Research Design (15% of your grade)

This exercise will give you a chance to get feedback from me on your research project well before you are so deeply into it that there's no going back. Aim for 500-750 words.

Whether your research project is qualitative, quantitative, or some mixture of the two, every good piece of resarch begins with a plan, also known as your research design. When you write up your work for your research report, the design morphs into the methods section (or segment) of your report. For guidance, efer to Berger, pp. 255--257 for an account of the "Method" section of a Research Report.

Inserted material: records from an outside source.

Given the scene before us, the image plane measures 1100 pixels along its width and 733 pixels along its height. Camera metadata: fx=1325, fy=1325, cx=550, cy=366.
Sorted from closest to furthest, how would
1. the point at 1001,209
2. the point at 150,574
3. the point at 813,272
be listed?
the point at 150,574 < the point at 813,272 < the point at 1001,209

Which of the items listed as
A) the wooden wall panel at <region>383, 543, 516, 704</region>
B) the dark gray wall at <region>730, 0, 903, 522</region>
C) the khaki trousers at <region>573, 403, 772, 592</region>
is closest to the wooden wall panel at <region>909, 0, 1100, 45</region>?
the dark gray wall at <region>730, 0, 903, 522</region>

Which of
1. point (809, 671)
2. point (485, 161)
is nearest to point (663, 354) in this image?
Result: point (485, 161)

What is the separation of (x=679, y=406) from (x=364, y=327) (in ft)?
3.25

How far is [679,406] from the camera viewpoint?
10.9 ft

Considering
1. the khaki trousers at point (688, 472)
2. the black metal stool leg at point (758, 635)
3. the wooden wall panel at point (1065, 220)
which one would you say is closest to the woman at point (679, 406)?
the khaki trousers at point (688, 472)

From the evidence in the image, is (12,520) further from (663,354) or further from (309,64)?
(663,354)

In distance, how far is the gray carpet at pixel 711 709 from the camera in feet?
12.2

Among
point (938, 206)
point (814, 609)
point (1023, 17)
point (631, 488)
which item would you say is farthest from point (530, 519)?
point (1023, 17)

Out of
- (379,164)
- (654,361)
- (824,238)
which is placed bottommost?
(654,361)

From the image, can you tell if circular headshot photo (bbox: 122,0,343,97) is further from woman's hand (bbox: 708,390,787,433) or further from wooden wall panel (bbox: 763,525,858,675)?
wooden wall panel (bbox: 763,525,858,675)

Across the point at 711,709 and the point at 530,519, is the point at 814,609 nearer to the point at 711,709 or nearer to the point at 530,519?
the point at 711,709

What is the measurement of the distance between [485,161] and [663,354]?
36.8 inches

Writing up the design, though, won't be very helpful without some brief introduction that provides some background situating the report within a general sense of what the ongoing conversation about its subject is. That's just an academic and pedantic way of saying the reader of your research design document (me) will need to know what you are investigating and WHY. The 'why' has to persuade your readers that the effort to do the investigating in the first place is really worth the whistle. Worthwhile research tends to tackle a question people are already interested in or concerned about, so there's likely to be some prior discourse on the topic, or at least in the general vicinity of the topic. Your sense of the prior discourse will form the foundation of your research report's "literature review." (See Berger, p. 255, for a very brief account of a literature review.)

The introduction to your research design assignment will ultimately morph into the introduction to your final research report.